Page excerpt:

::::::::::

Tempesta FW is a hybrid solution that combines a reverse proxy and a firewall at the same time. It accelerates Web applications and provides high performance framework with access to all network layers for running complex network traffic classification and blocking modules.

Tempesta FW is built into Linux TCP/IP stack for better and more stable performance characteristics in comparison with TCP servers on top of common Socket API or even kernel sockets.

• Linux CentOS/RHEL 7 or Debian 8;
• x86-64 CPU with at least 1GB RAM, SSE 4.2 and preferably 2MB huge pages enabled (check pse and sse4_2 flags in your /proc/cpuinfo);
• RSS capable network adapter;
• GNU Make 3.82 or higher;
• GCC and G++ compilers of versions 4.8 or higher;
• Boost library of version 1.53 or higher;

Tempesta DB requires fallocate(2). Please use filesystems that support this system call, such as ext4, btrfs, or xfs. Other filesystems such as ext3 don't support this system call, so they can't be used with Tempesta.

Tempesta requires that the following Linux kernel configuration options are switched on:

• CONFIG_SECURITY
• CONFIG_SECURITY_NETWORK
• CONFIG_SECURITY_TEMPESTA
• CONFIG_DEFAULT_SECURITY_TEMPESTA
• CONFIG_DEFAULT_SECURITY="tempesta"
• CONFIG_NETLINK_MMAP

We suggest that CONFIG_PREEMPT_NONE is used for better throughput. However, please use CONFIG_PREEMPT_VOLUNTARY for debugging since this mode causes additional stress to synchronization of several algorithms. Also note that CONFIG_PREEMPT is not supported at all.

To build the module you need to do the following steps:

1. Patch Linux kernel 4.1.12 with linux-4.1-tfw.patch or just download an already patched kernel

2. Build and load the kernel

3. Run make to build Tempesta FW and Tempesta DB modules:

    $ cd tempesta && make
   

Use tempesta.sh script to run and stop Tempesta. The script provides help information with --help switch. Usage example:

    $ ./scripts/tempesta.sh --start
    $ ./scripts/tempesta.sh --stop

Tempesta is configured via plain-text configuration file.

The file location is determined by the TFW_CFG_PATH environment variable:

    $ TFW_CFG_PATH="/opt/tempesta.conf" ./scripts/tempesta.sh --start

By default, the tempesta_fw.conf from this directory is used.

See tempesta_fw.conf for the list of available options and their descriptions.

Tempesta listens to incoming connections on specified address and port. The syntax is as follows:

listen <PORT> | <IPADDR>[:PORT]

IPADDR may be either IPv4 or IPv6 address. Host names are not allowed. IPv6 address must be enclosed in square brackets (e.g. "[::0]" but not "::0"). If only PORT is specified, then address 0.0.0.0 (but not [::1]) is used. If only IPADDR is specified, then default HTTP port 80 is used.

Tempesta opens one socket for each listen directive. Multiple listen directives may be defined to listen on multiple addresses/ports. If listen directive is not defined in the configuration file, then by default Tempesta listens on IPv4 address 0.0.0.0 and port 80, which is an equivalent to listen 80 directive.

::::::::::

Data shown:
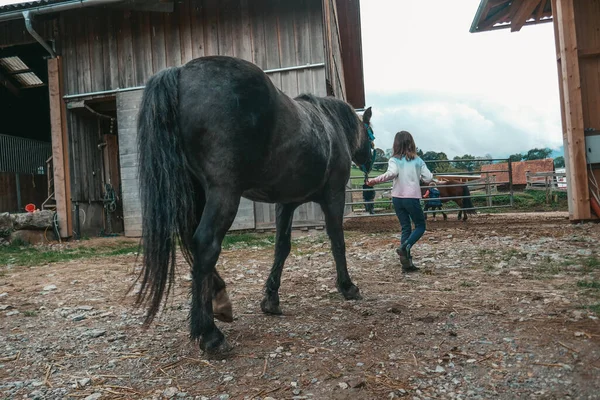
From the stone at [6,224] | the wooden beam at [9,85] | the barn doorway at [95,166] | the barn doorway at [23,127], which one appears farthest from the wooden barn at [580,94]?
the wooden beam at [9,85]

::::::::::

Task requirements:
1. Answer these from the Tempesta FW page:
(a) Which Linux kernel version is to be patched before building the module?
(b) Which kernel preemption option is not supported at all?
(c) Which port is used when only IPADDR is given in a listen directive?
2. Retype the part of the Tempesta FW page that opens with the words containing "By default, the" and closes with "80 is used.".
None of the data is needed for this work.

Expected answers:
1.
(a) Linux kernel 4.1.12
(b) CONFIG_PREEMPT
(c) Port 80, the default HTTP port

2.
By default, the tempesta_fw.conf from this directory is used.

See tempesta_fw.conf for the list of available options and their descriptions.

Tempesta listens to incoming connections on specified address and port. The syntax is as follows:

listen <PORT> | <IPADDR>[:PORT]

IPADDR may be either IPv4 or IPv6 address. Host names are not allowed. IPv6 address must be enclosed in square brackets (e.g. "[::0]" but not "::0"). If only PORT is specified, then address 0.0.0.0 (but not [::1]) is used. If only IPADDR is specified, then default HTTP port 80 is used.